→ **RECORDS SUPPLIED**
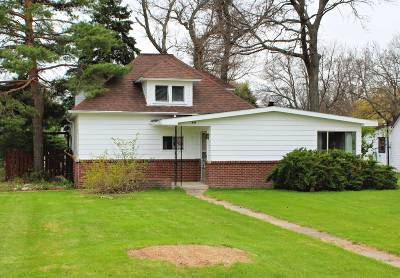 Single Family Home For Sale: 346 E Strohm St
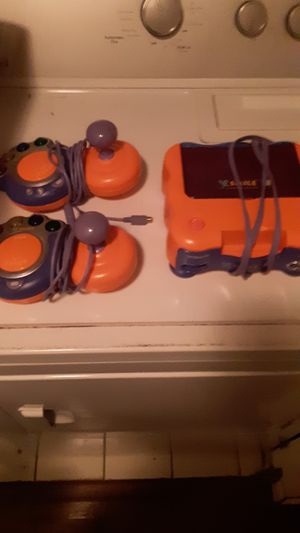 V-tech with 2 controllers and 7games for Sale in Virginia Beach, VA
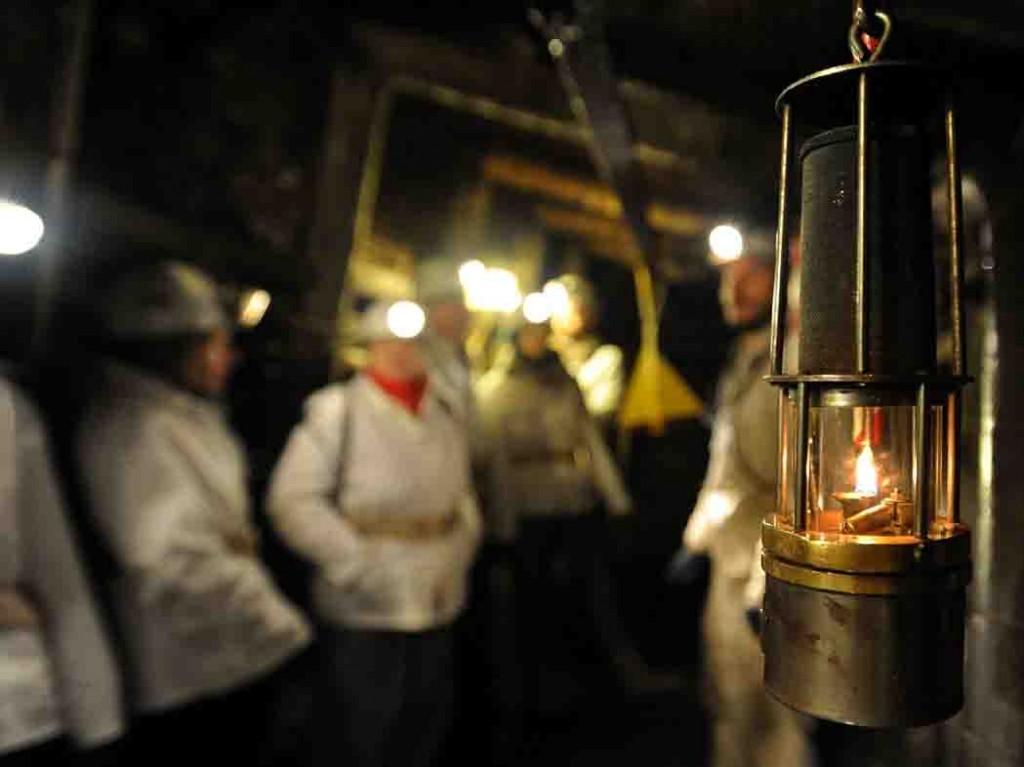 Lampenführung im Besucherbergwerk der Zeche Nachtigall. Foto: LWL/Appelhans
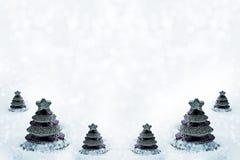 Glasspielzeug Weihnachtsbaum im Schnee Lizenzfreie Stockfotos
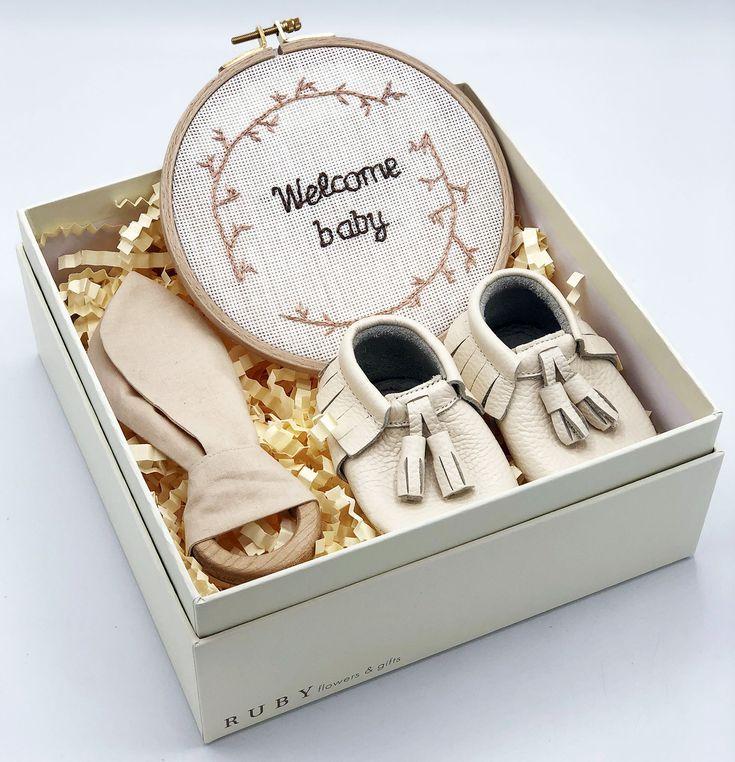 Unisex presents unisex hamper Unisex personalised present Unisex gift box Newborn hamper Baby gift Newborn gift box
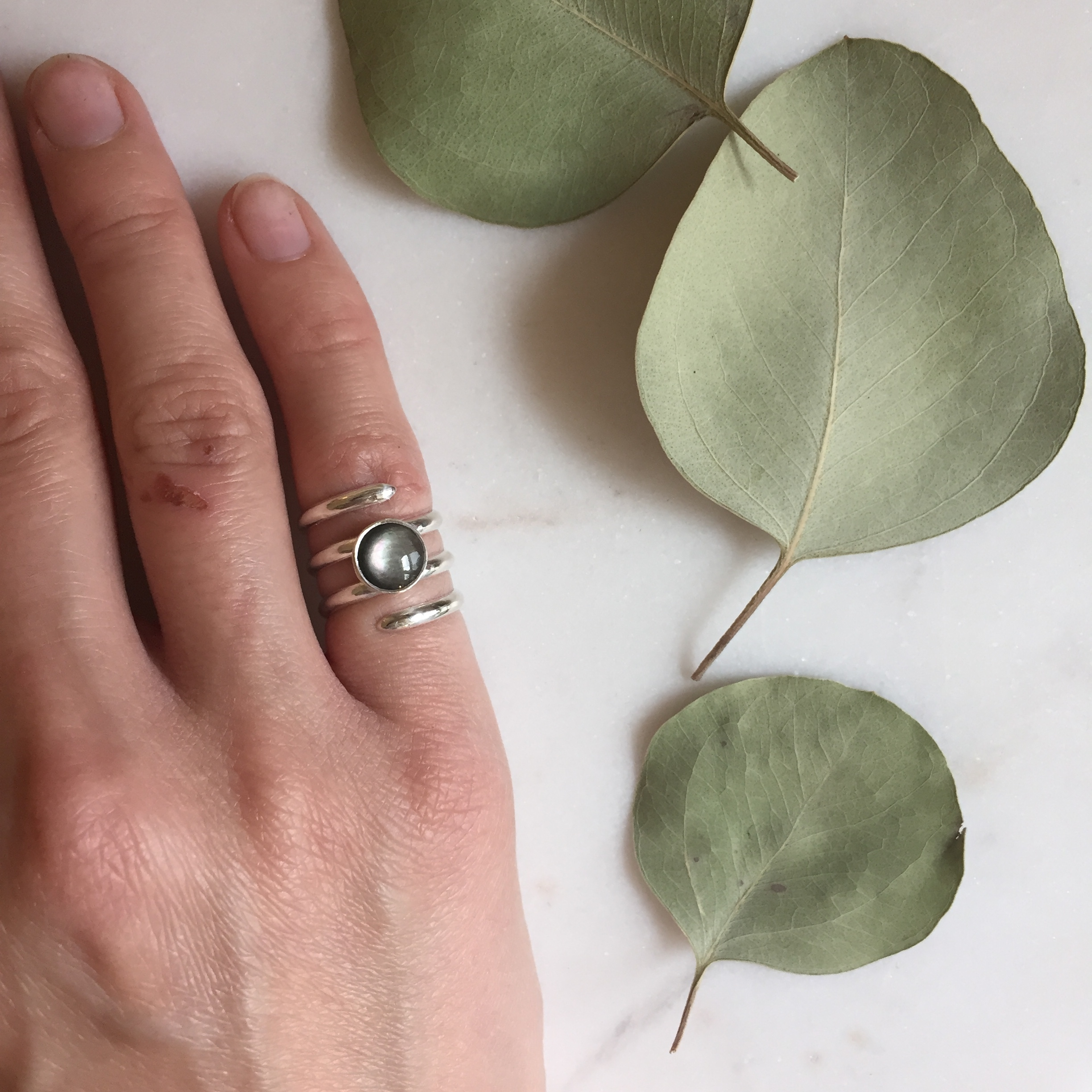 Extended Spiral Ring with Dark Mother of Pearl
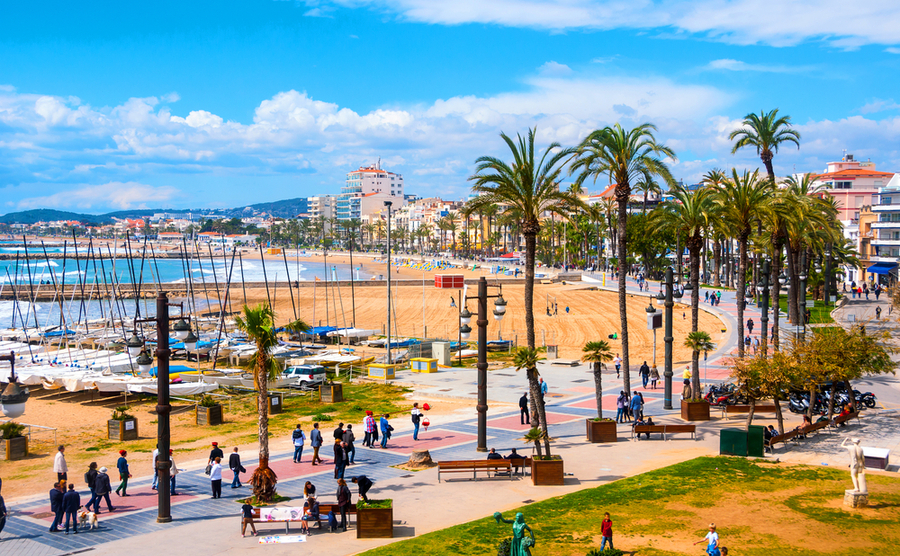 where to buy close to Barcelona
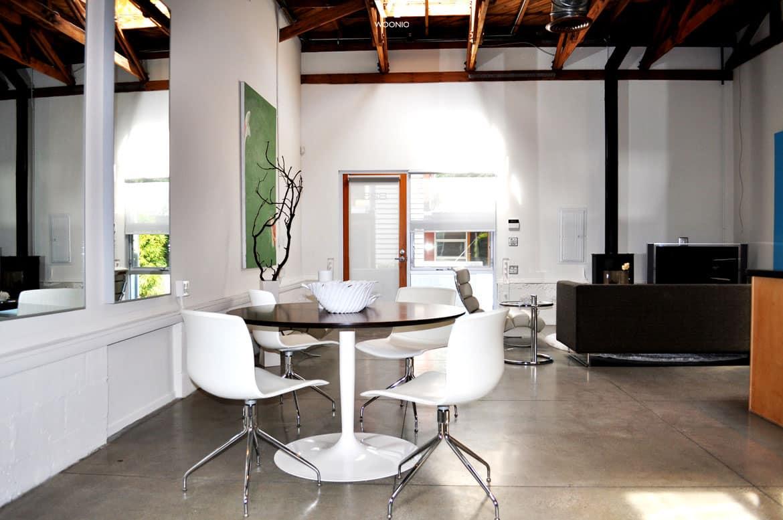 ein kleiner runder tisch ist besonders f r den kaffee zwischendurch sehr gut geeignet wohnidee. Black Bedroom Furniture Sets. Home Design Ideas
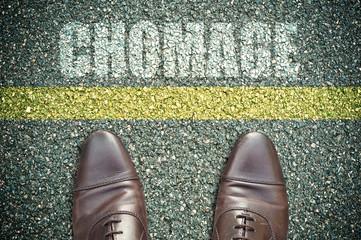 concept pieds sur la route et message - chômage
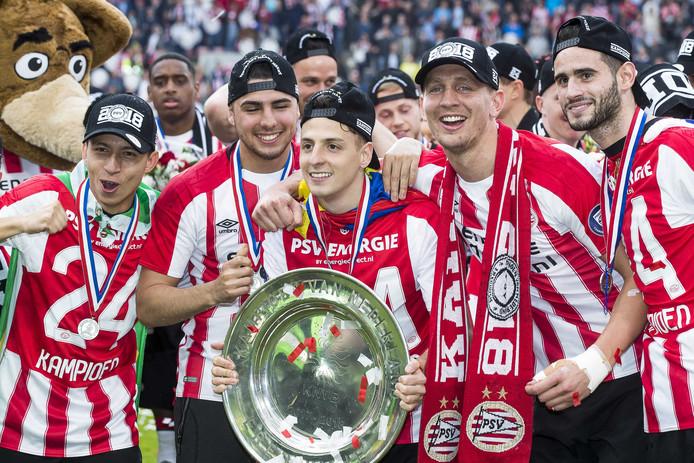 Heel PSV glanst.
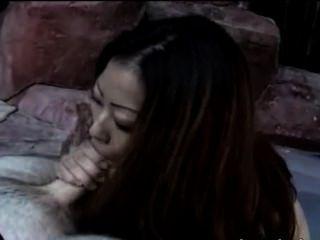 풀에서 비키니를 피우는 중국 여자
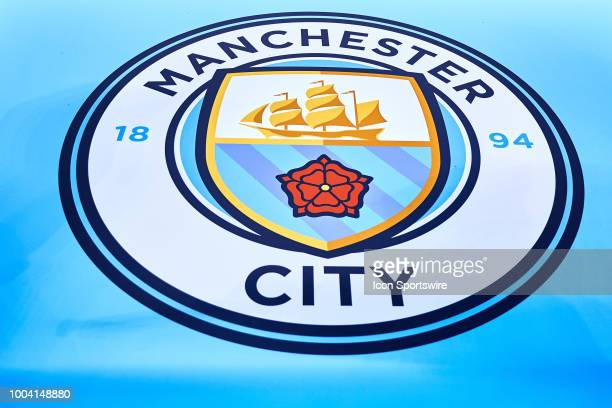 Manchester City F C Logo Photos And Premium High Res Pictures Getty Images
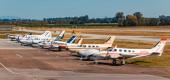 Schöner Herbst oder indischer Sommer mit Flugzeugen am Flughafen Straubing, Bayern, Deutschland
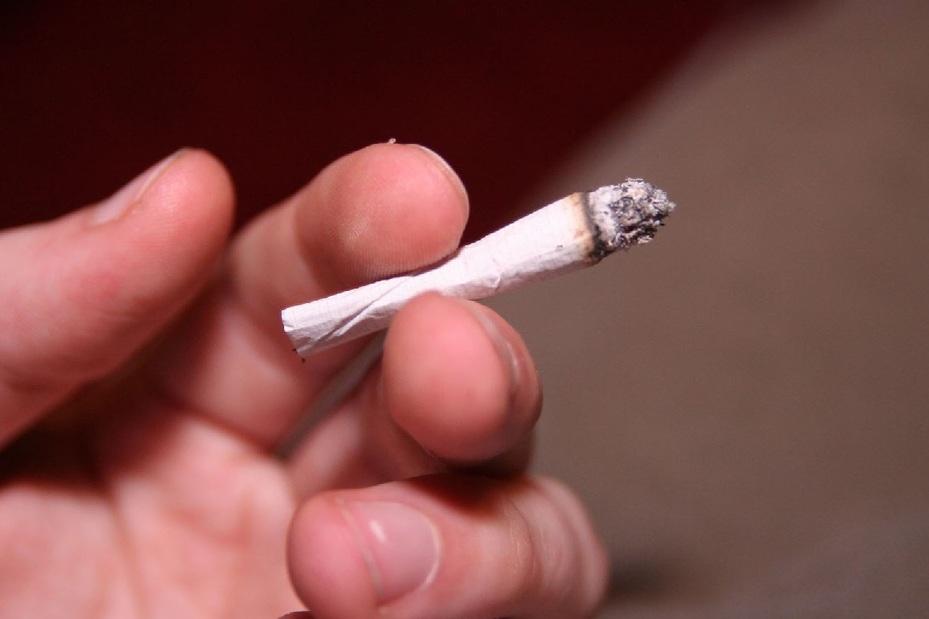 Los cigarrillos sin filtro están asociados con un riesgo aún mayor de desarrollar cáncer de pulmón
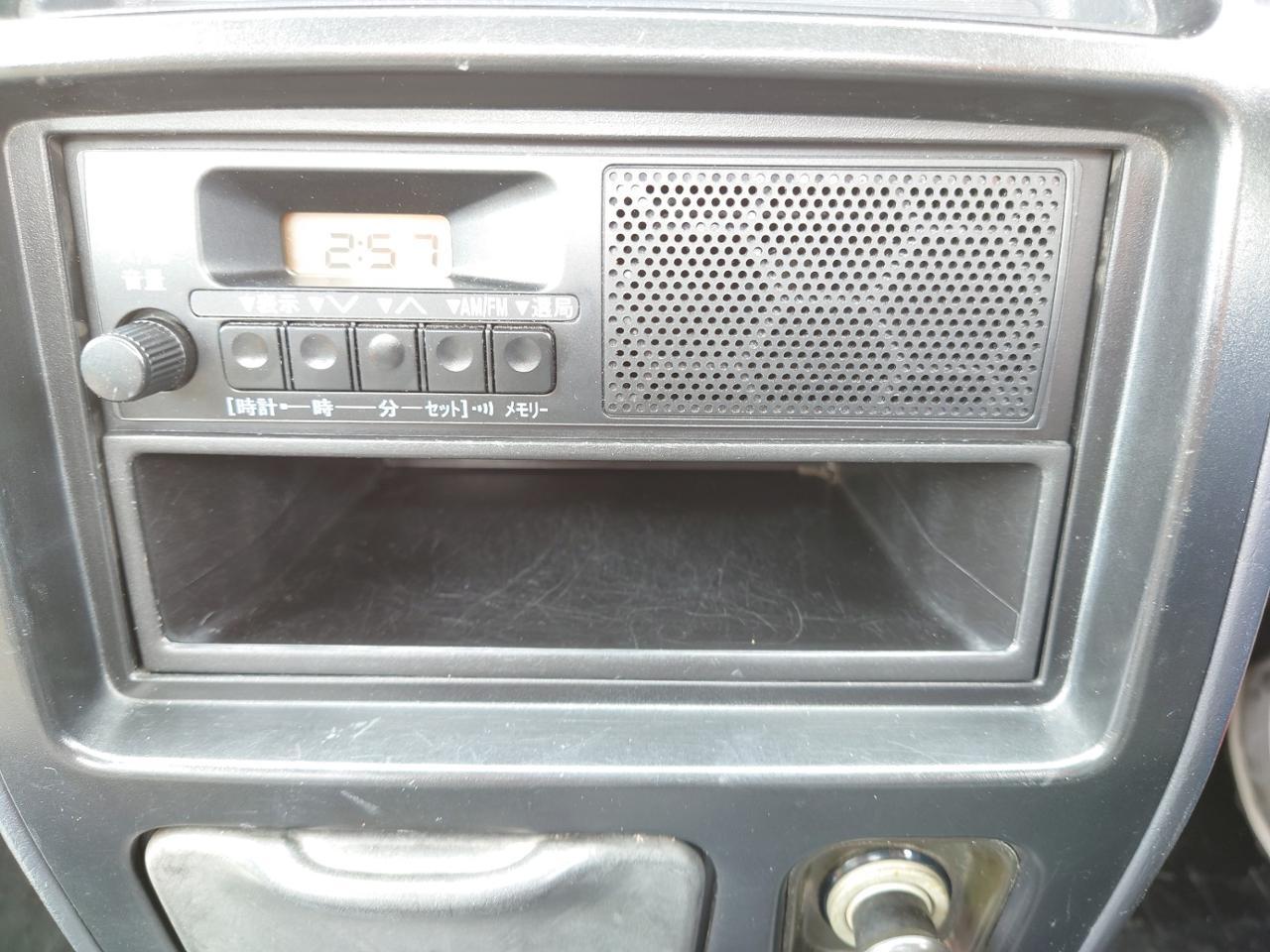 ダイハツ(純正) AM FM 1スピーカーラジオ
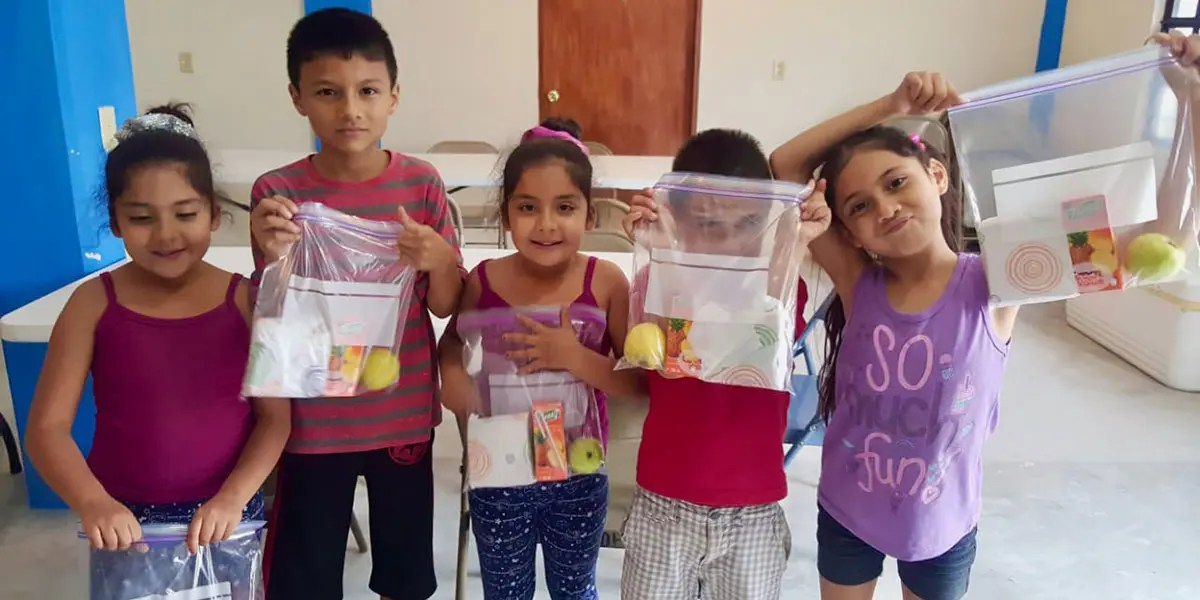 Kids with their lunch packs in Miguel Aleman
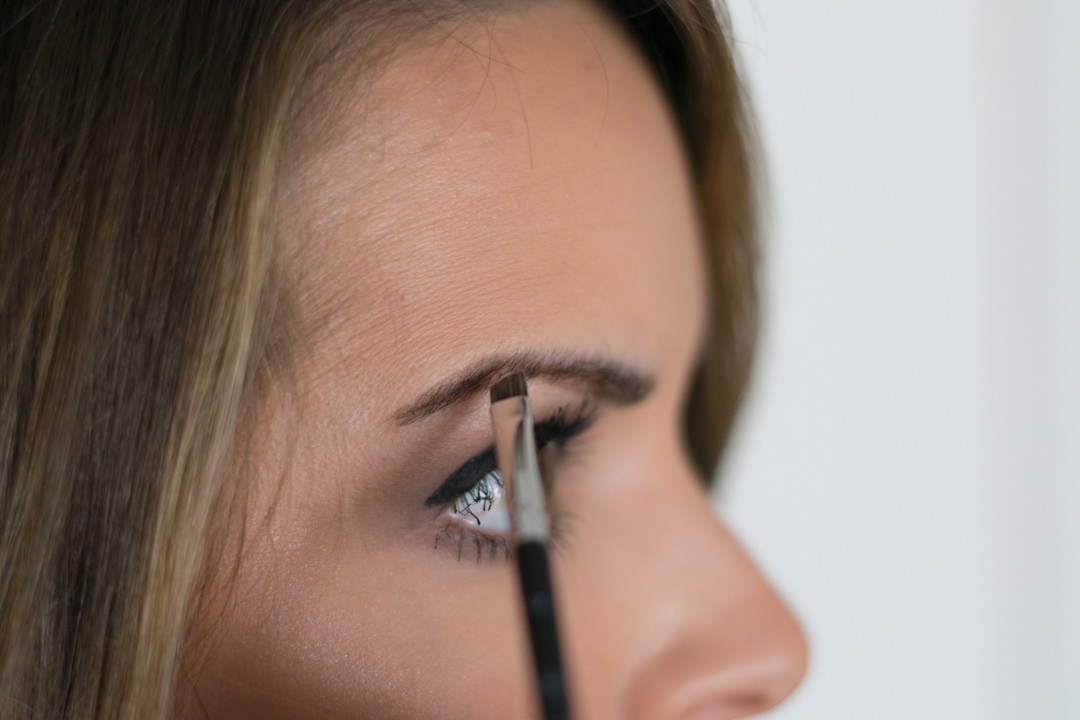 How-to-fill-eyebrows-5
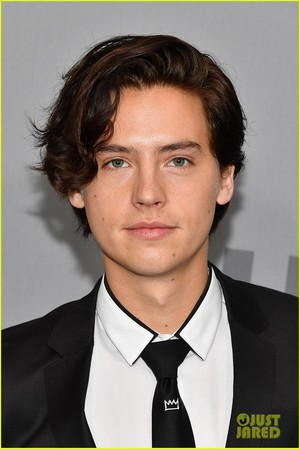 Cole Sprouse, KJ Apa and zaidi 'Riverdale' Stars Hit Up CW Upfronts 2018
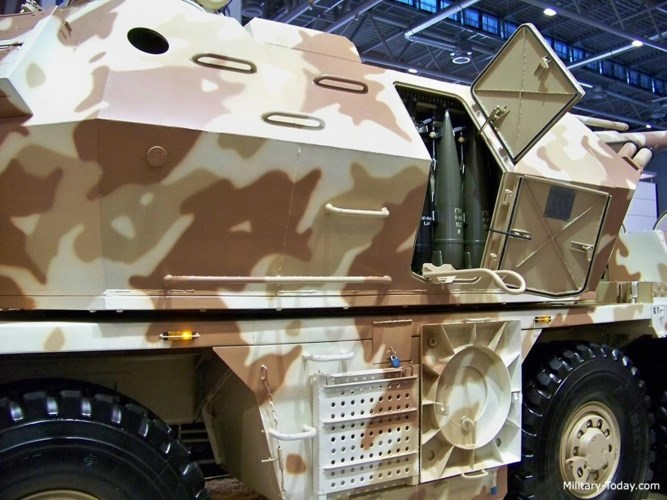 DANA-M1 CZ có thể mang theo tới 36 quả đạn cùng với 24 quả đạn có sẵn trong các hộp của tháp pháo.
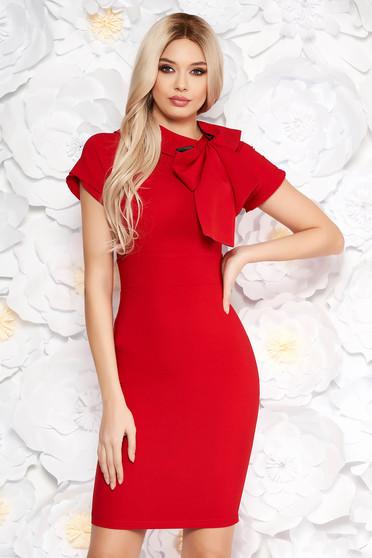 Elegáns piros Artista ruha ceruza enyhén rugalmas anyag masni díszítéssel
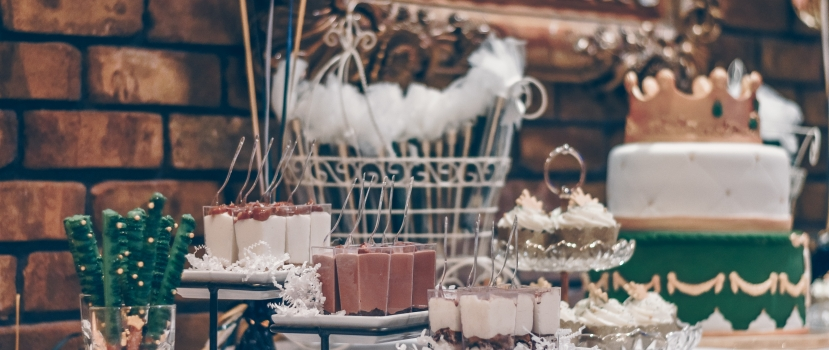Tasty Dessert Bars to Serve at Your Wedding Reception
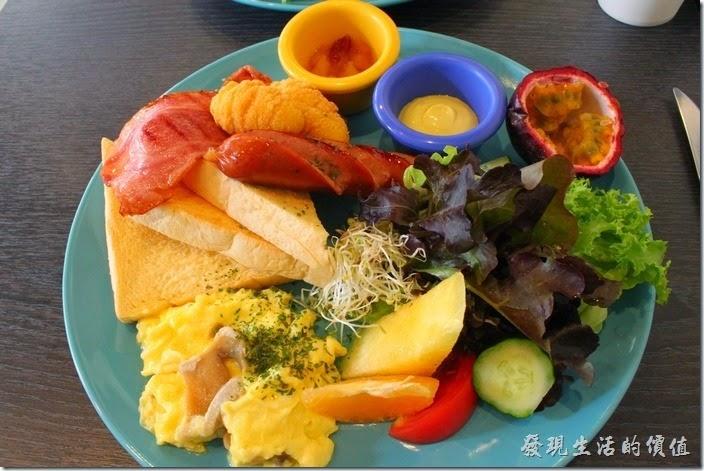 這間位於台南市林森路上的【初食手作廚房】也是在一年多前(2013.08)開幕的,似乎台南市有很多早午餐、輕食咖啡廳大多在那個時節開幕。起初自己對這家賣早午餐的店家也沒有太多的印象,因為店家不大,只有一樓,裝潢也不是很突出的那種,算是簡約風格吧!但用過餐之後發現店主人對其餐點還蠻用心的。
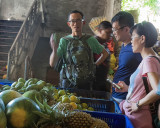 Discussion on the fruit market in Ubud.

→ **ASSIGNED TASK**
Keeping pictures out, repeat exactly the lines from the one containing "Kids with their lunch packs in Miguel Aleman" through the end of the listing.

→ **RESPONSE TO THIS EXERCISE**
 Kids with their lunch packs in Miguel Aleman
 How-to-fill-eyebrows-5
 Cole Sprouse, KJ Apa and zaidi 'Riverdale' Stars Hit Up CW Upfronts 2018
 DANA-M1 CZ có thể mang theo tới 36 quả đạn cùng với 24 quả đạn có sẵn trong các hộp của tháp pháo.
 Elegáns piros Artista ruha ceruza enyhén rugalmas anyag masni díszítéssel
Tasty Dessert Bars to Serve at Your Wedding Reception
 這間位於台南市林森路上的【初食手作廚房】也是在一年多前(2013.08)開幕的,似乎台南市有很多早午餐、輕食咖啡廳大多在那個時節開幕。起初自己對這家賣早午餐的店家也沒有太多的印象,因為店家不大,只有一樓,裝潢也不是很突出的那種,算是簡約風格吧!但用過餐之後發現店主人對其餐點還蠻用心的。
 Discussion on the fruit market in Ubud.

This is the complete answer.